Pretraining code models on calling context improves their ability to generate functions that fit into real projects.

A machine-rendered reading of the paper's core claim, the machinery that carries it, and where it could break.

Modern code generation models are trained mostly on natural language descriptions, yet real development happens inside existing codebases where the call site already reveals expected behavior. The paper extracts caller-callee pairs from real repositories using static analysis and uses them to pretrain models with an invocation-aware objective that conditions generation on surrounding usage context. The resulting CallerGen models, sized 220M and 0.5B, reach 16.58 percent and 22.81 percent pass@1 on a new benchmark of realistic call-site scenarios, beating same-scale baselines and staying competitive with much larger models.

Core claim

Contextualized code pretraining integrates calling context into both training and evaluation by automatically mining large-scale caller-callee pairs from repositories. Models trained this way learn to implement a callee function given its actual usage site, producing code that integrates more smoothly with surrounding repository code than models trained only on isolated functions or natural-language prompts.

What carries the argument

Invocation-aware pretraining that conditions generation on extracted caller-callee pairs from static analysis of real code.

If this is right

  • Generated functions integrate more reliably into existing codebases rather than requiring post-hoc fixes.
  • Evaluation shifts from isolated function correctness to repository-level compatibility.
  • Static analysis offers a scalable source of training signals that does not rely on natural-language documentation.
  • Smaller models can close the gap with larger ones when context is explicitly supplied.

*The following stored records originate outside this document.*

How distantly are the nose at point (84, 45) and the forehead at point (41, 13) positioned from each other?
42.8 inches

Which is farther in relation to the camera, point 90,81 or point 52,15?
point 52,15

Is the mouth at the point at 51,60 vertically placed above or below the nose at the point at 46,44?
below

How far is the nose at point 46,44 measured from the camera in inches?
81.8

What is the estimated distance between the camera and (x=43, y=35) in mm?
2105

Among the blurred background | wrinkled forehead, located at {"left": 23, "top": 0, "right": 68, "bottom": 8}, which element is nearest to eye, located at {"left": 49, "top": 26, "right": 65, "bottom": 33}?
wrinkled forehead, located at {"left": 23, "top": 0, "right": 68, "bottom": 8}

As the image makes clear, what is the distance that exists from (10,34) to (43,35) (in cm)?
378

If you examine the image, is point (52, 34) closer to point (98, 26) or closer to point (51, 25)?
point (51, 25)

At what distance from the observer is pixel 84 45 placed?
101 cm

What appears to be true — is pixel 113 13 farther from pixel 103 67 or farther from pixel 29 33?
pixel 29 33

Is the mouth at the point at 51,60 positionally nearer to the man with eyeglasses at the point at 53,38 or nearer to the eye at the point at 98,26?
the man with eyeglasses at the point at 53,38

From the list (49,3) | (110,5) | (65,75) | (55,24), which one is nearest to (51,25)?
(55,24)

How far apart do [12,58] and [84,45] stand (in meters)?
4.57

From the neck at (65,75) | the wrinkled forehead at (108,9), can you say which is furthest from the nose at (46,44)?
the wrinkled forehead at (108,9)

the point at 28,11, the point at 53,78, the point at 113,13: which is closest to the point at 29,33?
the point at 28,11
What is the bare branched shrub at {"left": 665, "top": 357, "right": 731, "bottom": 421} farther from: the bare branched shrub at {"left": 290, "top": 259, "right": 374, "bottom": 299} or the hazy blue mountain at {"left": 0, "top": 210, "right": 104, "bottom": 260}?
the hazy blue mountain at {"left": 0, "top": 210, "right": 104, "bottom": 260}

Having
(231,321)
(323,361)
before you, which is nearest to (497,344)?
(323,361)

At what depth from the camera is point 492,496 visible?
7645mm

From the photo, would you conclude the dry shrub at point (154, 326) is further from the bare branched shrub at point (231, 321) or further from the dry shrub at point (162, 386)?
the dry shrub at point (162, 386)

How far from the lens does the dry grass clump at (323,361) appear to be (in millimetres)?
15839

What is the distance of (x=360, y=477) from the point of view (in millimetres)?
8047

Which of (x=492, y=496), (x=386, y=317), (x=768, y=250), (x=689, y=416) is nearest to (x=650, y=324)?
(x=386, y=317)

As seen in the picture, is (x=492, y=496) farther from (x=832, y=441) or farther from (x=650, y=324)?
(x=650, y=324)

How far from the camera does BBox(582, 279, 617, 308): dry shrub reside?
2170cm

Where Pith is reading between the lines

These are editorial extensions of the paper, not claims the author makes directly.

  • The same extraction technique could supply context for other tasks such as bug localization or refactoring.
  • IDE code-completion tools might improve by retrieving similar call sites instead of relying solely on language-model priors.
  • If call context proves as useful as shown, future benchmarks should require models to produce code that passes integration tests against real callers.

Load-bearing premise

Static analysis can automatically extract large-scale, high-quality caller-callee pairs from real repositories without significant errors or selection bias.

What would settle it

A manual audit of thousands of extracted pairs that finds frequent mismatches between the documented call site and the actual callee implementation, or a drop in performance when the same models are tested on hand-curated context-aware tasks.

Figures

Figures reproduced from arXiv: 2605.17957 by Chen Liu, Hanwen Zhang, Lu Zhang, Qingyuan Liang, Yakun Zhang, Zeyu Sun.

Figure 1
Figure 1. Figure 1: Web development: high-level logic first, then called functions. [PITH_FULL_IMAGE:figures/full_fig_p003_1.png] view at source ↗
Figure 2
Figure 2. Figure 2: Comparison of HumanEval (a) and CoderEval (b). surface dependency-relevant snippets beyond surface similarity. DraCo [10] leverages extended dataflow analysis to guide retrieval augmentation so that the retrieved context better aligns with required program dependencies. CoCoGen [6] uses compiler feedback and static analysis to diag￾nose missing project-specific information and iteratively improve the retri… view at source ↗
Figure 3
Figure 3. Figure 3: Overall training workflow of CallerGen. process to obtain the necessary caller-driven information from large-scale Python repositories. CallerGen is trained using a unified objective that conditions generation on the calling context. We apply this training on two types of model architectures: an encoder-decoder model (CodeT5) and a decoder-only model (Qwen2.5-Coder), allowing CallerGen to generalize across… view at source ↗
Figure 4
Figure 4. Figure 4: (a) A sample of CallerEval. (b) The end-to-end evaluation process of CallerEval. 3.3 Model Architecture CallerGen adopts invocation-aware training on two different model architectures to demonstrate the generality of our approach. For the encoder-decoder architecture CodeT5, we pretrain on both the 60M version (CodeT5-small) and the 220M version (CodeT5-base) by incorporating calling contexts into the trai… view at source ↗
Figure 5
Figure 5. Figure 5: Case 1: a function handles file-descriptor normalization in an event-driven I/O framework. [PITH_FULL_IMAGE:figures/full_fig_p020_5.png] view at source ↗
Figure 6
Figure 6. Figure 6: Case 2: a function that converts CSS-style strings into sequences of attribute–value tuples. [PITH_FULL_IMAGE:figures/full_fig_p021_6.png] view at source ↗
read the original abstract

As code generation becomes increasingly central to improving software development efficiency, modern code models are largely trained and evaluated on code with natural-language descriptions. In real projects, developers often implement missing functions under limited project-specific artifacts, while the local call-site context is already available in the surrounding code. This usage context provides actionable cues about expected behavior, but existing models are not explicitly optimized to leverage it reliably, leading to implementations that may not integrate smoothly with surrounding usage in repository settings. In this work, we propose contextualized code pretraining, an invocation-aware framework that integrates calling context into both the training and evaluation of code models. Using static analysis, we automatically extract large-scale caller-callee pairs from real repositories to construct pretraining tasks and benchmarks that condition generation on the calling context. We train CallerGen, the first code models pretrained with invocation-aware objectives spanning multiple sizes, and evaluate them on CallerEval, a new benchmark featuring realistic scenarios. Experiments show that CallerGen outperforms comparable-scale models and remains competitive with larger ones across two benchmarks. Our 220M and 0.5B models achieve 16.58% and 22.81@% pass1, surpassing baselines on CallerEval. These results highlight the importance of calling context in realistic code generation.

Editorial analysis

A structured set of objections, weighed in public.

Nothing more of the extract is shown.